[Provided records start]

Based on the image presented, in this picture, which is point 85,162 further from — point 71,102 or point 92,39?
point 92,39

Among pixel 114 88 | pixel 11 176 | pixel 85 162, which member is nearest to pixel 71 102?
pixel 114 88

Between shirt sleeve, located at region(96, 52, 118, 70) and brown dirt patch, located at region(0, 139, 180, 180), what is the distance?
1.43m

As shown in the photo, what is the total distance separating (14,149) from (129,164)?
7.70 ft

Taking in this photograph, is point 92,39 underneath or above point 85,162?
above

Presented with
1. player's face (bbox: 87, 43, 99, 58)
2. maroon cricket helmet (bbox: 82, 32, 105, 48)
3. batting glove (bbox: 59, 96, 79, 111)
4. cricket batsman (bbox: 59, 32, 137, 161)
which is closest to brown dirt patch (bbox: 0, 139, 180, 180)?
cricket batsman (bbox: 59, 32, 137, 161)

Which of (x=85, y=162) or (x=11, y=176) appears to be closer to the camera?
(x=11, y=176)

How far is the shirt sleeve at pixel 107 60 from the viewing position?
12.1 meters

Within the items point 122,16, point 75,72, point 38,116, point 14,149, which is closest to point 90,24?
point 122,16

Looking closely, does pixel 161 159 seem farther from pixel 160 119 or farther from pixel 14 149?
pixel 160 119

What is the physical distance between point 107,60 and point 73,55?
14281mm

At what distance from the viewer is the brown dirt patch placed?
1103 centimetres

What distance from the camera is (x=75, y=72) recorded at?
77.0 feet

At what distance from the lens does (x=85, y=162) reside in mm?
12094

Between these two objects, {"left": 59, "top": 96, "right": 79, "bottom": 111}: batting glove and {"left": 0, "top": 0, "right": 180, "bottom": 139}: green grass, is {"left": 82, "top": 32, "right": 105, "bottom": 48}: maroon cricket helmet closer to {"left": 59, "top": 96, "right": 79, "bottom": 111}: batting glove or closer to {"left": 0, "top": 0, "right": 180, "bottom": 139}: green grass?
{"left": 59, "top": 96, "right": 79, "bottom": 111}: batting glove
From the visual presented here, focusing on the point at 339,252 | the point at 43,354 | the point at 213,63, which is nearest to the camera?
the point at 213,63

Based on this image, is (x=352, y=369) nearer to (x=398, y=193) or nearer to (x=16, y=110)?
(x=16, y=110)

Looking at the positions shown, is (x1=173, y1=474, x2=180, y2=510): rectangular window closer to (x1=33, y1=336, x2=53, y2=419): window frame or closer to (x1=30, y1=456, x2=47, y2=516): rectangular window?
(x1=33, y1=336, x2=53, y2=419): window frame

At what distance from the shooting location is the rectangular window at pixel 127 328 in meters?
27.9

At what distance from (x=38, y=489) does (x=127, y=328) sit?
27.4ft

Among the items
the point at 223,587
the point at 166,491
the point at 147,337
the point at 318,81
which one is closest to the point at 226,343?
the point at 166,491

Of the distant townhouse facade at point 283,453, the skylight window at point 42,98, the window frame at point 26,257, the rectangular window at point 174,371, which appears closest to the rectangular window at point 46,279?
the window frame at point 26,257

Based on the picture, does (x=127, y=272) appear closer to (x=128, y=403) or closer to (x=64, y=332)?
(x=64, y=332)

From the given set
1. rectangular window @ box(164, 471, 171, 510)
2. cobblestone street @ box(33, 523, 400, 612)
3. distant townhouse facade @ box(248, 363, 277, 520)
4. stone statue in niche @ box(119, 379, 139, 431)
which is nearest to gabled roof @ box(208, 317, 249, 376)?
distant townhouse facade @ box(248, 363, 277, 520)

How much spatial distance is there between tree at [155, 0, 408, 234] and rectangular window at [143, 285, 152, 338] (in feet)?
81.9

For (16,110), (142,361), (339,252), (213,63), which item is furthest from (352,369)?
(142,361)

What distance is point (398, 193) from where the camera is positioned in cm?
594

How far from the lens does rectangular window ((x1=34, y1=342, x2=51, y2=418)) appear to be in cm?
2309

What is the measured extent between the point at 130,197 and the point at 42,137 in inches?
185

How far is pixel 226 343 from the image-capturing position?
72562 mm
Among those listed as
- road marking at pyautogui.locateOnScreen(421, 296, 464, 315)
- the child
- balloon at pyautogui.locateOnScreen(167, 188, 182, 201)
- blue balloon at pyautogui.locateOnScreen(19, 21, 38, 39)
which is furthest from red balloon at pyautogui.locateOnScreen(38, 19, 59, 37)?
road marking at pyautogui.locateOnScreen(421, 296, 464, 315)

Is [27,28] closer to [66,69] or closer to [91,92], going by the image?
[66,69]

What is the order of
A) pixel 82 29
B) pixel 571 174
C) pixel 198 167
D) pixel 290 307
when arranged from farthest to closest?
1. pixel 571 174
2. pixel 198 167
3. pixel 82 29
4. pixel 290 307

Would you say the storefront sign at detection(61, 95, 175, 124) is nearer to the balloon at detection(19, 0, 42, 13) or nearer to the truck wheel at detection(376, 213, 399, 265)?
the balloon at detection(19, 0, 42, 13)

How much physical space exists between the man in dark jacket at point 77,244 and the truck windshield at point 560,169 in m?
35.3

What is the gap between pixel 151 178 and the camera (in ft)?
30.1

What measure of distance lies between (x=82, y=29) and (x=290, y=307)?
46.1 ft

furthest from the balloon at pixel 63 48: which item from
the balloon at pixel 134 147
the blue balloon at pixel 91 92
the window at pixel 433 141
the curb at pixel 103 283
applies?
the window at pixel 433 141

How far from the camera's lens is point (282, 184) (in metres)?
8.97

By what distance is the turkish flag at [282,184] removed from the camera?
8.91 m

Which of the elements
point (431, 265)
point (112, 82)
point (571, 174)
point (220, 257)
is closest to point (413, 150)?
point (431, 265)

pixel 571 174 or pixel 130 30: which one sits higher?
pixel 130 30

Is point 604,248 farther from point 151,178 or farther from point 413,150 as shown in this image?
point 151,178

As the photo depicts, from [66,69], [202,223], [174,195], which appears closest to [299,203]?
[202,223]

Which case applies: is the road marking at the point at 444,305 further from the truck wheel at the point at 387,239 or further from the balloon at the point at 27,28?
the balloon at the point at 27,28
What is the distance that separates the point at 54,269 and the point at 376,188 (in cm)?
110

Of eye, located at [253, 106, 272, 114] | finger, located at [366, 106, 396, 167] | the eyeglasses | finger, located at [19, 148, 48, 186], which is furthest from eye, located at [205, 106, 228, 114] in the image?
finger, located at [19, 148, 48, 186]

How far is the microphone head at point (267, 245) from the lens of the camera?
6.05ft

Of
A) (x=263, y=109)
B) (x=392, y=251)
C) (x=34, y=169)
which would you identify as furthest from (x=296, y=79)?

[Provided records end]

Can you retype all of the material above word for word, keeping every line and mark unchanged?

Based on the image presented, in this picture, which is point 85,162 further from — point 71,102 or point 92,39?
point 92,39

Among pixel 114 88 | pixel 11 176 | pixel 85 162, which member is nearest to pixel 71 102?
pixel 114 88

Between shirt sleeve, located at region(96, 52, 118, 70) and brown dirt patch, located at region(0, 139, 180, 180), what is the distance?
1.43m

As shown in the photo, what is the total distance separating (14,149) from (129,164)?
7.70 ft

Taking in this photograph, is point 92,39 underneath or above point 85,162?
above

Presented with
1. player's face (bbox: 87, 43, 99, 58)
2. maroon cricket helmet (bbox: 82, 32, 105, 48)
3. batting glove (bbox: 59, 96, 79, 111)
4. cricket batsman (bbox: 59, 32, 137, 161)
which is closest to brown dirt patch (bbox: 0, 139, 180, 180)?
cricket batsman (bbox: 59, 32, 137, 161)

Which of (x=85, y=162) or (x=11, y=176) appears to be closer to the camera?
(x=11, y=176)

How far is the shirt sleeve at pixel 107 60 from the viewing position?
12.1 meters

Within the items point 122,16, point 75,72, point 38,116, point 14,149, which is closest to point 90,24?
point 122,16

Looking closely, does pixel 161 159 seem farther from pixel 160 119 or farther from pixel 14 149?
pixel 160 119

What is the physical distance between point 107,60 and point 73,55?
14281mm

At what distance from the viewer is the brown dirt patch placed?
1103 centimetres

What distance from the camera is (x=75, y=72) recorded at?
77.0 feet

At what distance from the lens does (x=85, y=162) reside in mm?
12094

Between these two objects, {"left": 59, "top": 96, "right": 79, "bottom": 111}: batting glove and {"left": 0, "top": 0, "right": 180, "bottom": 139}: green grass, is {"left": 82, "top": 32, "right": 105, "bottom": 48}: maroon cricket helmet closer to {"left": 59, "top": 96, "right": 79, "bottom": 111}: batting glove or closer to {"left": 0, "top": 0, "right": 180, "bottom": 139}: green grass?
{"left": 59, "top": 96, "right": 79, "bottom": 111}: batting glove
From the visual presented here, focusing on the point at 339,252 | the point at 43,354 | the point at 213,63, which is nearest to the camera?
the point at 213,63

Based on this image, is (x=352, y=369) nearer to (x=398, y=193) or nearer to (x=16, y=110)?
(x=16, y=110)

Looking at the positions shown, is (x1=173, y1=474, x2=180, y2=510): rectangular window closer to (x1=33, y1=336, x2=53, y2=419): window frame or closer to (x1=30, y1=456, x2=47, y2=516): rectangular window?
(x1=33, y1=336, x2=53, y2=419): window frame

At what distance from the shooting location is the rectangular window at pixel 127 328 in meters?
27.9

At what distance from (x=38, y=489) does (x=127, y=328) sit?
27.4ft

Among the items
the point at 223,587
the point at 166,491
the point at 147,337
the point at 318,81
which one is closest to the point at 226,343?
the point at 166,491

Of the distant townhouse facade at point 283,453, the skylight window at point 42,98, the window frame at point 26,257, the rectangular window at point 174,371, which appears closest to the rectangular window at point 46,279?
the window frame at point 26,257

Based on the picture, does (x=127, y=272) appear closer to (x=128, y=403) or closer to (x=64, y=332)?
(x=64, y=332)

From the given set
1. rectangular window @ box(164, 471, 171, 510)
2. cobblestone street @ box(33, 523, 400, 612)
3. distant townhouse facade @ box(248, 363, 277, 520)
4. stone statue in niche @ box(119, 379, 139, 431)
which is nearest to gabled roof @ box(208, 317, 249, 376)?
distant townhouse facade @ box(248, 363, 277, 520)

How much spatial distance is there between tree at [155, 0, 408, 234] and rectangular window at [143, 285, 152, 338] (in feet)?
81.9

For (16,110), (142,361), (339,252), (213,63), which item is furthest from (352,369)?
(142,361)

What distance is point (398, 193) from where the camera is positioned in cm?
594

How far from the lens does rectangular window ((x1=34, y1=342, x2=51, y2=418)) appear to be in cm?
2309

What is the measured extent between the point at 130,197 and the point at 42,137 in inches?
185

How far is pixel 226 343 from the image-capturing position?
72562 mm
Among those listed as
- road marking at pyautogui.locateOnScreen(421, 296, 464, 315)
- the child
- balloon at pyautogui.locateOnScreen(167, 188, 182, 201)
- blue balloon at pyautogui.locateOnScreen(19, 21, 38, 39)
which is furthest from red balloon at pyautogui.locateOnScreen(38, 19, 59, 37)?
road marking at pyautogui.locateOnScreen(421, 296, 464, 315)

Is [27,28] closer to [66,69] or closer to [91,92], going by the image?
[66,69]

What is the order of
A) pixel 82 29
B) pixel 571 174
C) pixel 198 167
D) pixel 290 307
when arranged from farthest to closest?
1. pixel 571 174
2. pixel 198 167
3. pixel 82 29
4. pixel 290 307

Would you say the storefront sign at detection(61, 95, 175, 124) is nearer to the balloon at detection(19, 0, 42, 13) or nearer to the truck wheel at detection(376, 213, 399, 265)?
the balloon at detection(19, 0, 42, 13)

How much physical space exists between the man in dark jacket at point 77,244 and the truck windshield at point 560,169 in m?
35.3

What is the gap between pixel 151 178 and the camera (in ft)?
30.1

What measure of distance lies between (x=82, y=29) and (x=290, y=307)?
46.1 ft

furthest from the balloon at pixel 63 48: which item from
the balloon at pixel 134 147
the blue balloon at pixel 91 92
the window at pixel 433 141
the curb at pixel 103 283
applies?
the window at pixel 433 141

How far from the camera's lens is point (282, 184) (in metres)?
8.97

By what distance is the turkish flag at [282,184] removed from the camera?
8.91 m

Which of the elements
point (431, 265)
point (112, 82)
point (571, 174)
point (220, 257)
is closest to point (413, 150)?
point (431, 265)

pixel 571 174 or pixel 130 30: which one sits higher?
pixel 130 30

Is point 604,248 farther from point 151,178 or farther from point 413,150 as shown in this image?
point 151,178

As the photo depicts, from [66,69], [202,223], [174,195], which appears closest to [299,203]?
[202,223]

Which case applies: is the road marking at the point at 444,305 further from the truck wheel at the point at 387,239 or further from the balloon at the point at 27,28?
the balloon at the point at 27,28
What is the distance that separates the point at 54,269 and the point at 376,188 (in cm)?
110

Of eye, located at [253, 106, 272, 114] | finger, located at [366, 106, 396, 167] | the eyeglasses | finger, located at [19, 148, 48, 186], which is furthest from eye, located at [205, 106, 228, 114] in the image?
finger, located at [19, 148, 48, 186]

How far is the microphone head at point (267, 245) from the lens of the camera?
6.05ft

Of
A) (x=263, y=109)
B) (x=392, y=251)
C) (x=34, y=169)
which would you identify as furthest from (x=296, y=79)?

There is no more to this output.